** Estratto del testo **
L’uomo si guadagnava la vita arando i campi con un baio portentoso che divorava le zolle come se fossero fieno di primo taglio.

Un giorno, mentre arava, vide entrare in un podere confinante un uomo con una macchina strana, e con quella macchina cominciò ad arare.

L’uomo fermò il cavallo. Guardò quello che arava con la macchina strana. Dal taschino prese le cartine, prese la busta del tabacco, si arrotolò una sigaretta, accarezzò il muso del cavallo, rimase un po’ soprappensiero, poi sorrise un po’ beffardo, e tra sé e sé disse così: non dura.

Da quel giorno passò sì e no un anno. In quell’anno, l’uomo vendette il cavallo, abbandonò l’aratro nella rimessa. Dal fondo di una botte tirò fuori i risparmi e comprò un trattore.

Il trattore è modernità.

Modernità è quello che dura.

La ruota, la bussola, la stampa di Johannes Gutenberg, il motore a combustione interna, il telefono di Antonio Meucci, la lampadina di Thomas Edison, la penicillina di Alexander Fleming, internet, sono modernità.

Giotto, Dante, Beethoven, De Cervantes, Omero, Shakesperare, Canova, Caravaggio, Michelangelo, Darwin, Galilei, Freud, Einstein, Platone e Montaigne sono modernità.

Modernità è il pensiero che dura, la macchina che fa più agevole il lavoro, la scoperta e l’invenzione che mutano i destini di tutti, di ciascuno.

Quello che non dura, che non incide in modo sostanziale sull’esistenza delle creature, che non trasforma le visioni del mondo e delle cose, che non orienta i passi della storia, non è modernità: è soltanto novità, contingenza, avvenimento, tendenza, moda, presente che si trasforma rapidamente in passato di cui a volte non resta nessuna memoria.

Modernità è quello che dura.

E’ davvero imbarazzante, e intimorente, essere costretti a ritrovarsi in pudico disaccordo con quello che diceva Charles Baudelaire: “La modernità è il transitorio, il fuggitivo, il contingente, la metà dell’arte, di cui l’altra metà è l’eterno e l’immutabile”.

Si potrebbe cercare una giustificazione o più esattamente un alibi per il disaccordo, sostenendo che Baudelaire si riferiva all’opera d’arte, che chiamava in causa l’eterno e l’immutabile mentre quello che si sta dicendo in questo caso è circoscritto alla terrestrità e alla continua mutazione. Oppure si potrebbe dire, abbastanza semplicisticamente, che i tempi e lo sviluppo delle cose hanno inevitabilmente mutato i concetti. Oppure si potrebbe addirittura scoprire, forzando un poco l’interpretazione, che non c’è nessuna contraddizione e nessun disaccordo, perché quella metà che Baudelaire definiva “eterno ed immutabile” in realtà è quello che dura, quello che rimane, l’essenzialità che si sottrae al transitorio e al fuggitivo, alla mutazione.

** Consegna 1 **
Nel testo sulla modernità, che cosa compra l'uomo con i risparmi tirati fuori dal fondo di una botte?
** Consegna 2 **
Estrai dal testo sulla modernità il brano che inizia con le parole "L’uomo fermò il" e fermati dopo "comprò un trattore.".
** Consegna 3 **
Indica se ciascuna affermazione concorda con il testo sulla modernità. Rispondi sì o no e cita le parole del testo che lo decidono.
(a) L'uomo vendette il cavallo e lasciò l'aratro nella rimessa.
(b) Il testo attribuisce il telefono a Thomas Edison.
(c) Secondo la frase di Baudelaire riportata nel testo, la modernità è ciò che dura.

** Elenco dati **
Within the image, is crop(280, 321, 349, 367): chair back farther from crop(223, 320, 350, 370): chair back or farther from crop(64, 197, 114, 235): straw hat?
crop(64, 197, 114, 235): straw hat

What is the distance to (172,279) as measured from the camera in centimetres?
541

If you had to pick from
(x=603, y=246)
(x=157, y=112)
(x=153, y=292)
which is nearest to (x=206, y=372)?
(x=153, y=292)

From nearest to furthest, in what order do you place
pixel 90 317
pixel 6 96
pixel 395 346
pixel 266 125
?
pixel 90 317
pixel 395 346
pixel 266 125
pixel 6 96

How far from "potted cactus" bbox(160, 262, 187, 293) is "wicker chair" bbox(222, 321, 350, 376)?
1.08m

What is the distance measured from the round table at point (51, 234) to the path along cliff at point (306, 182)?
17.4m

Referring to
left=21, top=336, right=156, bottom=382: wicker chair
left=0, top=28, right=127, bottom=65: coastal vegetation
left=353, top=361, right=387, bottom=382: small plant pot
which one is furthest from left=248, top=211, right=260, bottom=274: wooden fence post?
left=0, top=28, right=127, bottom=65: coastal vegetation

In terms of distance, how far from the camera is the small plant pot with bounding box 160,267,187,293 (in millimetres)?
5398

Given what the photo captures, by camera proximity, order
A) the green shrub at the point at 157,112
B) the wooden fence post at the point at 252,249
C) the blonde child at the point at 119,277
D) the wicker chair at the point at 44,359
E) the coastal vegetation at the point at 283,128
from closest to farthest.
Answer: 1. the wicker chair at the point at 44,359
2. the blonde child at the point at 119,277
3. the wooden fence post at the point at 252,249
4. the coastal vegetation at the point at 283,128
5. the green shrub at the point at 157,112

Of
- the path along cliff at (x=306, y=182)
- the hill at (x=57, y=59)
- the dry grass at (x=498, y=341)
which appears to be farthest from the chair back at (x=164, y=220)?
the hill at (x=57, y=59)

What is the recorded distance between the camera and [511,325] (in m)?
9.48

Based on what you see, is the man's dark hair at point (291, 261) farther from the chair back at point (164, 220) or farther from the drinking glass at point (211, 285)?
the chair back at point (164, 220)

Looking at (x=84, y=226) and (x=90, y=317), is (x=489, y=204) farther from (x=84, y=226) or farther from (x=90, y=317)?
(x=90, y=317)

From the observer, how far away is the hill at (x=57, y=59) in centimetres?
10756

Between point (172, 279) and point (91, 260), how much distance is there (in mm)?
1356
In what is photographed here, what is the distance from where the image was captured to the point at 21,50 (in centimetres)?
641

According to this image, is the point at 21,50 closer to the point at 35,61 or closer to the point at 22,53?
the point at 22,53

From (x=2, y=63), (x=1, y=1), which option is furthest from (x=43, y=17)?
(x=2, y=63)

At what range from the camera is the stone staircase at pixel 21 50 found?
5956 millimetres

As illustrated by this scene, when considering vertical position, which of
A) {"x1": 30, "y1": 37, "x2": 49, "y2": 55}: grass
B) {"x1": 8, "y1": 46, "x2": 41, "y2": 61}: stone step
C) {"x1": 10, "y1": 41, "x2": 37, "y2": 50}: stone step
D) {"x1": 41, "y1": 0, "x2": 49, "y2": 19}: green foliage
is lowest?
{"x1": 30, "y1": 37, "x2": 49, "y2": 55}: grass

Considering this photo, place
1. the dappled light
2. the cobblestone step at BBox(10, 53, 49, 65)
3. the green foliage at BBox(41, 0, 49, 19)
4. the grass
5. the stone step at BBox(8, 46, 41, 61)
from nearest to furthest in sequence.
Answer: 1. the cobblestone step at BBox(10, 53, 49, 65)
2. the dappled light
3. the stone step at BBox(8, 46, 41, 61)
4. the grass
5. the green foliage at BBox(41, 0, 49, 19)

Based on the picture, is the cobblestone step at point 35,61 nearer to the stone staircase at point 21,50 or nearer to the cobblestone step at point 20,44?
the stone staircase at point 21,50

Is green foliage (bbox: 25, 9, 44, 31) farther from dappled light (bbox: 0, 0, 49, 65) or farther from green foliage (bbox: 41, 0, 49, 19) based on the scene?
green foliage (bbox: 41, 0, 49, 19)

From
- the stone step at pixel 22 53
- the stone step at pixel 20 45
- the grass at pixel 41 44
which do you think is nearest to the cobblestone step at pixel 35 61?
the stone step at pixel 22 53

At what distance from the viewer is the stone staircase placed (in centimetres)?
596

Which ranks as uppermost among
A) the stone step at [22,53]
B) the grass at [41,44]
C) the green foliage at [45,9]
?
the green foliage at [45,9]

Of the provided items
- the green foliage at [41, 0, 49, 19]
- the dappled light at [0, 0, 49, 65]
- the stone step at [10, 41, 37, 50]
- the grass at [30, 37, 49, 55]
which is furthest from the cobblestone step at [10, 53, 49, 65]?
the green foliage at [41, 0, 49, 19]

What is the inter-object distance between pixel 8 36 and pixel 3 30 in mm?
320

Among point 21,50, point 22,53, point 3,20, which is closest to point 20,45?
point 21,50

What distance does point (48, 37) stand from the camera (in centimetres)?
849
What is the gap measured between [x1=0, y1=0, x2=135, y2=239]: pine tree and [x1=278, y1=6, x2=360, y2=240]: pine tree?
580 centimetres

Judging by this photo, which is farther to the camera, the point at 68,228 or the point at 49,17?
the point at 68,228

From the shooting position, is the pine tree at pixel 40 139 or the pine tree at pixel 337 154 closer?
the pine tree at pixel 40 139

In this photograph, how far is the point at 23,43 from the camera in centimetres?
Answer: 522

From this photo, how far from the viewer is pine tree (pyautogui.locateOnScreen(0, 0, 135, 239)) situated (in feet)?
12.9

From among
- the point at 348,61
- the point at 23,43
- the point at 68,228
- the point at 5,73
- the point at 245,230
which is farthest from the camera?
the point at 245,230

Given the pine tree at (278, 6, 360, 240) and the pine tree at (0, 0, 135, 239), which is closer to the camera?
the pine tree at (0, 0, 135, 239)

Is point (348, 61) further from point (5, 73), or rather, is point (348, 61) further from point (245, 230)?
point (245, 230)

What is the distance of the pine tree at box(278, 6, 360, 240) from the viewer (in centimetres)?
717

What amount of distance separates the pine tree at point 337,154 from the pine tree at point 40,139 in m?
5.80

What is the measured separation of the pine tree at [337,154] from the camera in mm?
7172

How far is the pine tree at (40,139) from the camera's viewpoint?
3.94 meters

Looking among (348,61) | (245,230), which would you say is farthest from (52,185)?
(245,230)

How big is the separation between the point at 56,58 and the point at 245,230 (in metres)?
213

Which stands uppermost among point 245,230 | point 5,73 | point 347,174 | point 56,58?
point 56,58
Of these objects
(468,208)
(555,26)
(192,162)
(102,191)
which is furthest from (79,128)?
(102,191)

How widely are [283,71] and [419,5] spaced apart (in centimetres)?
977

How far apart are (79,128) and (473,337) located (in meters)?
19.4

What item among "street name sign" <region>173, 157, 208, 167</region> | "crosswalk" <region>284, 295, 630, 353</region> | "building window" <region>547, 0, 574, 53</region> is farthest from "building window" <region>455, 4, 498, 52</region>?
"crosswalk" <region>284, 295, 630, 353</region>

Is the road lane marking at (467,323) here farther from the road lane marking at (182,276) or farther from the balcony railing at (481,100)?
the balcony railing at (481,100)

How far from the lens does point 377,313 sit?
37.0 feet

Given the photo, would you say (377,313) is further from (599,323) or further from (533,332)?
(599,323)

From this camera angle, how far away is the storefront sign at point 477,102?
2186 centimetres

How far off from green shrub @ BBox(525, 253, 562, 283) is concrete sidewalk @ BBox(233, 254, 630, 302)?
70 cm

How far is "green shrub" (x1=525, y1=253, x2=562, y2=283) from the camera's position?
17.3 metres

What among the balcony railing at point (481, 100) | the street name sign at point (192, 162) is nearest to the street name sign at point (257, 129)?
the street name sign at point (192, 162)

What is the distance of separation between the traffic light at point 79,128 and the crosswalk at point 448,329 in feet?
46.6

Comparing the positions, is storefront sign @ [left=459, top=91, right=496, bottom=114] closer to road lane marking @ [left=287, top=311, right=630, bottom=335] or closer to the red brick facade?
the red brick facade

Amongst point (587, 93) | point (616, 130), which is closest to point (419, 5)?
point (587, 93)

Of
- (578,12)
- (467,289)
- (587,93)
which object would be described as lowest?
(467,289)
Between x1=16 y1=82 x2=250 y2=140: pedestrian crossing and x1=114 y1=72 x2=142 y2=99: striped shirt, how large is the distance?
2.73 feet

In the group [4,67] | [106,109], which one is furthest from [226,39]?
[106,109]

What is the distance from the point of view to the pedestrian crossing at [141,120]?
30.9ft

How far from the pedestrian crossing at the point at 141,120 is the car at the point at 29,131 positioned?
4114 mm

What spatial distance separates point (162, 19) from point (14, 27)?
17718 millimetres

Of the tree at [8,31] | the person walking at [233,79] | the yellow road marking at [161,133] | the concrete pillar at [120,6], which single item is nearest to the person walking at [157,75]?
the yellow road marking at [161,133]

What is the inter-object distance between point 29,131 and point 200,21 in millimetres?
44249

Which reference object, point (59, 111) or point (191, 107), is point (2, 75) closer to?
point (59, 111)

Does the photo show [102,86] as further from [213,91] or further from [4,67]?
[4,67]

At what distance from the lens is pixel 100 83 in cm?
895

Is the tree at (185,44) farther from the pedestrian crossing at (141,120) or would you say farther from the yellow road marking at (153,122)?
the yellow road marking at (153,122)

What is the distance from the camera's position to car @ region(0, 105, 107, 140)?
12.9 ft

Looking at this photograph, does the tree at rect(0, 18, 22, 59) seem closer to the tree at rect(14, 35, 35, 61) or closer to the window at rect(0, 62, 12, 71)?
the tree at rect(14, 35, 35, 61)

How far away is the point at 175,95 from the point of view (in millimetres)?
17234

** Risposta corretta 1 **
Un trattore.

** Risposta corretta 2 **
L’uomo fermò il cavallo. Guardò quello che arava con la macchina strana. Dal taschino prese le cartine, prese la busta del tabacco, si arrotolò una sigaretta, accarezzò il muso del cavallo, rimase un po’ soprappensiero, poi sorrise un po’ beffardo, e tra sé e sé disse così: non dura.

Da quel giorno passò sì e no un anno. In quell’anno, l’uomo vendette il cavallo, abbandonò l’aratro nella rimessa. Dal fondo di una botte tirò fuori i risparmi e comprò un trattore.

** Risposta corretta 3 **
(a) Sì: "l’uomo vendette il cavallo, abbandonò l’aratro nella rimessa".
(b) No: "il telefono di Antonio Meucci, la lampadina di Thomas Edison".
(c) No: "La modernità è il transitorio, il fuggitivo, il contingente".